For must subject areas, it’s pretty easy to identify the major dimensions: Product, Customer Account, Student, Employee, and Organization are all easily understood as descriptive dimensions. A store’s sales, a telecommunication company’s phone calls, and a college’s course registrations are all clearly facts.
However, for some subject areas, it can be challenging – especially for the new dimensional modeler – to identify whether an entity is a dimension or a fact. For example, an insurance company’s claims processing unit wants to analyze and report on their open claims. “Claim” feels like a dimension, but at the same time, it can behave like a fact table. A similar situation arises with software companies with extended sales cycles: is the sales opportunity a dimension, a fact, or both?
In most cases, the design puzzle is solved by recognizing that the business event you’re trying to represent in the fact table is actually a long-lived process or lifecycle. Often, the business users are most interested in seeing the current state of the process. A table with one row per process – one row per claim or sales opportunity, for example – sounds like a dimension table. But if you distinguish between the entity (claim or sales opportunity) and the process (claim settlement or sales pipeline), it becomes clearer. We need a fact table to measure the process. And many dimension tables to describe the attributes of the entity measured in that process.
This type of schema is implemented as an accumulating snapshot. The accumulating snapshot is less common than transactional and periodic snapshot fact tables. The grain of this type of fact table is one row per process; it has many roles of the date dimension; and the fact table rows are updated multiple times over the life of the process (hence the name accumulating snapshot). You can read more about accumulating snapshot fact tables in The Data Warehouse Toolkit, pages 128-134.
Many of the core dimensions of an accumulating snapshot schema are easy to identify, but there are some challenges to these designs. Long-lived processes tend to have a lot of little flags and codes from the source system that signal various statuses and conditions in the process. These are great candidates for junk dimensions. Expect your accumulating snapshot schema to have several junk dimensions.
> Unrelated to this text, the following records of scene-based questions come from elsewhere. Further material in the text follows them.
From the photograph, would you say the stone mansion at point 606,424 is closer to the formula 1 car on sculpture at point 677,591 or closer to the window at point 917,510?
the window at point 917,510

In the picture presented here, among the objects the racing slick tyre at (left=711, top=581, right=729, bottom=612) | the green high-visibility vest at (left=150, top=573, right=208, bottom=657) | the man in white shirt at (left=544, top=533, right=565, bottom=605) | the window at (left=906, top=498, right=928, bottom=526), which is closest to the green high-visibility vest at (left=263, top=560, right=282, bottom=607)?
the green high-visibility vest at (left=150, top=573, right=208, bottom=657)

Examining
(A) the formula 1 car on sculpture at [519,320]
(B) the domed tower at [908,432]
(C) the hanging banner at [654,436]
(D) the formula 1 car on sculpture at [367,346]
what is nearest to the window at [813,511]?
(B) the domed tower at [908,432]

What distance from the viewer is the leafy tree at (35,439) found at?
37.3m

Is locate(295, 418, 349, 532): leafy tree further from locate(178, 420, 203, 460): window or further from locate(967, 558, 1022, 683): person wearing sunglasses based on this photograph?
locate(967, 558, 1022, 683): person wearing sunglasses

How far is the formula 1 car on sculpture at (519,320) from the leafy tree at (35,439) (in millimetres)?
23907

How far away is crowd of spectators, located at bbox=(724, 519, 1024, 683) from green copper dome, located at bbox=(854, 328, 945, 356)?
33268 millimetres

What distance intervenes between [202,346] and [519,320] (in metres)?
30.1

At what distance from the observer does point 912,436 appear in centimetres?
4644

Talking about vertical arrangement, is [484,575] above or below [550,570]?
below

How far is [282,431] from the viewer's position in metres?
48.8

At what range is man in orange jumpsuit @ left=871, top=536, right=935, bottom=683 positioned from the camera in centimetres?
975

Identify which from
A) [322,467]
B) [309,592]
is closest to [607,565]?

I try to avoid creating a dimension with the same number of rows as the accumulating snapshot fact table. This can happen if you have not separated your junk dimensions into logically correlated groupings. In the earlier examples, I also resist designing a Claim or Sales Opportunity text description dimension for as long as I can. Realistically, though, there is usually some bit of detail that the business users absolutely need to see, such as the accident report or description of the sales opportunity. Although such a dimension may be huge, it is likely to be accessed by the business users only after other dimensions have been tightly constrained since there may be no predictable structure to the text entries.